En 1998, un funcionario del Departamento de Estado norteamericano, Jonathan Winer, escribió un artículo acerca de las amenazas de los paraísos fiscales en la economía global. Él dice que el Departamento de Estado tiene analizadas entidades offshore con sede en las Islas Cook y que encontró clientes desagradables detrás de ellas. "Nuestro análisis reveló conexiones entre el crimen organizado de esa "nación-Estado"  del tamaño de un pueblo como Rusia y de algunos de los actores financieros más famosos de la región de Asia Pacífico". Entre los banqueros de Islas Cook, Winer destacó -sin dar nombres- una familia italiana famosa, políticos brasileños investigados por lavado de dinero y también "seis paraguayos, muchos oradores rusos que operan en Chipre y una serie de bancos en Indonesia".

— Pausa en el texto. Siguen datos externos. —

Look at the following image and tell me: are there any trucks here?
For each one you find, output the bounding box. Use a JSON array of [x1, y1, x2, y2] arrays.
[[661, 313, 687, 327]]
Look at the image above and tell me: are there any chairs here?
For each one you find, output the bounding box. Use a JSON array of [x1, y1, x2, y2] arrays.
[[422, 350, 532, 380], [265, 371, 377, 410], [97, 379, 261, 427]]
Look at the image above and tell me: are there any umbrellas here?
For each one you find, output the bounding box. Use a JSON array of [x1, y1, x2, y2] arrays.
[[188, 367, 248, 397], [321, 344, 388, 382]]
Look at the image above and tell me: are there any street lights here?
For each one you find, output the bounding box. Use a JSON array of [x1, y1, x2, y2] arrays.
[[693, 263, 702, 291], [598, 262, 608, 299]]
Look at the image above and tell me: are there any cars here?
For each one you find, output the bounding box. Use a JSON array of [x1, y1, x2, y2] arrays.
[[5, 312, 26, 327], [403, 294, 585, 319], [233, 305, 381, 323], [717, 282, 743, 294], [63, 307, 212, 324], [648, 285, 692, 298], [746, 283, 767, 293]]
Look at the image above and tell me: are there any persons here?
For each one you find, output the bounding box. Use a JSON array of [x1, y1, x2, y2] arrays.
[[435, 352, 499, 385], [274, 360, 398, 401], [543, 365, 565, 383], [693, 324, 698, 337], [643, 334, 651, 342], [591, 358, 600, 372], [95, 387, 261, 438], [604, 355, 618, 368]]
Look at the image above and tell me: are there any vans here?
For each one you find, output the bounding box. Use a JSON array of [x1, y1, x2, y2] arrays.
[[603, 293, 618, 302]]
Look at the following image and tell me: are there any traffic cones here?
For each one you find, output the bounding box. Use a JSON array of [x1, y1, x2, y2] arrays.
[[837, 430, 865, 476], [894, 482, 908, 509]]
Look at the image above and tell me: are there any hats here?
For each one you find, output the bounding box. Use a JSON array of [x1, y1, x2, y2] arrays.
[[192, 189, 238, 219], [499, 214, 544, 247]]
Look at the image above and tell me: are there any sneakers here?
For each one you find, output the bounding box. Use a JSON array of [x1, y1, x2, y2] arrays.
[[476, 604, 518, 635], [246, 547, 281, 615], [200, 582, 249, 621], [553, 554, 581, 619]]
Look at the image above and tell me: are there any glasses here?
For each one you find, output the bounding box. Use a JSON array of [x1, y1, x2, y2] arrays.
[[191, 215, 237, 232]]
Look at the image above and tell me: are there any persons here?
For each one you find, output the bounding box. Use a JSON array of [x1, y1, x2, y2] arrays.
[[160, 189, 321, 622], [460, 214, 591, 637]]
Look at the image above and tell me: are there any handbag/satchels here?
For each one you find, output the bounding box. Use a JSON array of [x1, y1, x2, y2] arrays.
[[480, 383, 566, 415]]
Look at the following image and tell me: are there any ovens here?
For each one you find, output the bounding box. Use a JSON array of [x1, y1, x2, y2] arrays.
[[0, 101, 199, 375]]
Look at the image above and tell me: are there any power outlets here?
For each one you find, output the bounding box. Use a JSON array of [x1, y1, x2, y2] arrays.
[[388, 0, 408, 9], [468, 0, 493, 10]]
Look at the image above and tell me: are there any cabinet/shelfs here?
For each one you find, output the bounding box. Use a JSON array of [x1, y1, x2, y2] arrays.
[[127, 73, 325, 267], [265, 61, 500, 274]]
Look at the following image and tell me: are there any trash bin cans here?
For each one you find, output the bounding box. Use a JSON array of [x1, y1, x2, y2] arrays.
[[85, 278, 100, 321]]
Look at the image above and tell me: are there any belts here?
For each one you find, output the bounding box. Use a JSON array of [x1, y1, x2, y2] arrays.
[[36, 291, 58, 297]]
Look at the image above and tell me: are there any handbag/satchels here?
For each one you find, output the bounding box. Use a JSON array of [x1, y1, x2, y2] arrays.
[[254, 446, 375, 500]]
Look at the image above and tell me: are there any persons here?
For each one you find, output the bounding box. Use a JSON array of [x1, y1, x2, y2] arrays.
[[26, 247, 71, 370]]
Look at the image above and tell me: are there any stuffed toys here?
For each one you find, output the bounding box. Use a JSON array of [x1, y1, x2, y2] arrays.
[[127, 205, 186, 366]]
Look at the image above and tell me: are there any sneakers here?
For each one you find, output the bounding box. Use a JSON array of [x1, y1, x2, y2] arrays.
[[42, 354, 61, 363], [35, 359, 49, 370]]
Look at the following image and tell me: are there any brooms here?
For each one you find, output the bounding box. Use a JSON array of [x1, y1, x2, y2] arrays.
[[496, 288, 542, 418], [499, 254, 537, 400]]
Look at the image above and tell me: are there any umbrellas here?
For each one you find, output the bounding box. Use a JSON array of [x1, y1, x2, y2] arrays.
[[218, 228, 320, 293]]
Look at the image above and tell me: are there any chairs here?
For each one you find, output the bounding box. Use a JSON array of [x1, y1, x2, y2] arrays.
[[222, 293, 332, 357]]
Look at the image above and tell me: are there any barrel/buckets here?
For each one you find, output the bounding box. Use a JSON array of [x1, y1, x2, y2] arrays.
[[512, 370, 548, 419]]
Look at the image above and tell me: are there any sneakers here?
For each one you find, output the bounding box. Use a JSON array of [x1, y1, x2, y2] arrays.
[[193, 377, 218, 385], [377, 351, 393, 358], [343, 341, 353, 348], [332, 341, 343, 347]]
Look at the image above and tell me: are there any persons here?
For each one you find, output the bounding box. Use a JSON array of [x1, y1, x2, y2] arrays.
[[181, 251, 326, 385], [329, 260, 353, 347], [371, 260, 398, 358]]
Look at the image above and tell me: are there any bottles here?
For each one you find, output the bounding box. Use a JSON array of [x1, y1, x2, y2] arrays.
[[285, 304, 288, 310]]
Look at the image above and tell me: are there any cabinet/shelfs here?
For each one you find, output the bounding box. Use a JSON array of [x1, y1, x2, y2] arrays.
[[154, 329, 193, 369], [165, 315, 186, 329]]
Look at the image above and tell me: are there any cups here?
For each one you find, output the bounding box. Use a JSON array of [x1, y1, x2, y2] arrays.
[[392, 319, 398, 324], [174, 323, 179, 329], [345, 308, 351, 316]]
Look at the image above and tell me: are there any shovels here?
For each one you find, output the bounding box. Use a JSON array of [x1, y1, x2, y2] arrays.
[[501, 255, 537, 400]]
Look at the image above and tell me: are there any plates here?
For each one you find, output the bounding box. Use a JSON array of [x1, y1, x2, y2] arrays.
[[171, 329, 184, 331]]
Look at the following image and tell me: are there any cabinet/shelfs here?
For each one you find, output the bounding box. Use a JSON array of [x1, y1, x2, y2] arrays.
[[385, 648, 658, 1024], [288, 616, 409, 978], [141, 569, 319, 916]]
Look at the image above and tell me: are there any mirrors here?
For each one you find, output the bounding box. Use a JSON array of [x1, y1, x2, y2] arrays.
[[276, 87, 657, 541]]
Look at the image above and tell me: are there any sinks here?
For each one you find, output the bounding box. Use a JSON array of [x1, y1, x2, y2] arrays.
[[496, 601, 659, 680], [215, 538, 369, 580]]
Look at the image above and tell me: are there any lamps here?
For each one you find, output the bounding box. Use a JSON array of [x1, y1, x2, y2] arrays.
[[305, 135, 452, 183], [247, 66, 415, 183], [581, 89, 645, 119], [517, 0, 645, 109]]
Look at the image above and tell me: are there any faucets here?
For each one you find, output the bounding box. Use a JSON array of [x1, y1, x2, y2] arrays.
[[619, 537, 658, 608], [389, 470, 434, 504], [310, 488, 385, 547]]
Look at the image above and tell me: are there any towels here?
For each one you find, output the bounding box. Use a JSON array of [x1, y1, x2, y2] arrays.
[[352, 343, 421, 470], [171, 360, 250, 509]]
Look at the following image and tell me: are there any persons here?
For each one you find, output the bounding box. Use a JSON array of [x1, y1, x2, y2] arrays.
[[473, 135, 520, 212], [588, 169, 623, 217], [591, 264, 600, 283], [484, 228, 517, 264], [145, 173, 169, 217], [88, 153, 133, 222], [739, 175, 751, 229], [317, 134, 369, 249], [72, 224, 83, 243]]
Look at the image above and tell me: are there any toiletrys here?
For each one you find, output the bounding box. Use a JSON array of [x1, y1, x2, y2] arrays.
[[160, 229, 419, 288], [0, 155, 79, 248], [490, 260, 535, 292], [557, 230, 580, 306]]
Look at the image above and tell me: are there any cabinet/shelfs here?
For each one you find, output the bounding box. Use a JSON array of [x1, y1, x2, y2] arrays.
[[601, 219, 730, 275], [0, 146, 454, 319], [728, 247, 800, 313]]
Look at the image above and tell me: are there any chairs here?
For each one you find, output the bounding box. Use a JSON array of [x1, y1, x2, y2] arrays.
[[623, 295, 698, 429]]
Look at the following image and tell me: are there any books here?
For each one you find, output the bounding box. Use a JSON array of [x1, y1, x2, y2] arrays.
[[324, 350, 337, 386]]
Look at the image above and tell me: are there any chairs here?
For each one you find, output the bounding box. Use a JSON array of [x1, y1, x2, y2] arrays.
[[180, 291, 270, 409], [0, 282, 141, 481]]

El Registro de Amambay Trust Bank Ltd como una empresa en las Islas Cook se canceló el 23 de mayo de 2000. Al mes siguiente, la Organización para la Cooperación y el Desarrollo Económico (OCDE) colocó a las Islas Cook en su lista negra de lavado de dinero.

El Grupo de Acción Financiera sobre el Blanqueo de Capitales de la OCDE condenó las leyes de las Islas Cook por "exceso de disposiciones sigilosas" que permiten a los propietarios de empresas y cuentas offshore ocultarse en las sombras. Onservó además que el gobierno de las islas "no tiene ninguna información relevante sobre aproximadamente 1.200 empresas internacionales que se habían registrado" y que no había ningún registro de documentos de identidad de los clientes de los bancos offshore.

Las Islas Cook figuran en la lista negra de la OCDE desde 2005.

Mientras tanto, Paraguay también decidió limpiar sus relaciones con los paraísos fiscales y prohibió a los bancos que operan en el país hacer negocios con instituciones financieras que sólo existen en el papel de las jurisdicciones offshore lejanas.

En 2004, el Ministerio Público Federal de Brasil acusó a cuatro directores del banco Amambay que habían sido directores del del banco de las Islas Cook -Ramón Cartes, De Gásperi, Marín y Moscarda- de ayudar a brasileños a dejar de pagar impuestos en 1996, a través de un esquema conocido como cuentas CC5 -fueron acusados ​​de evadir más de $600 millones de reales en el país. Todos fueron absueltos en 2009 por el Tribunal Superior, por falta de pruebas.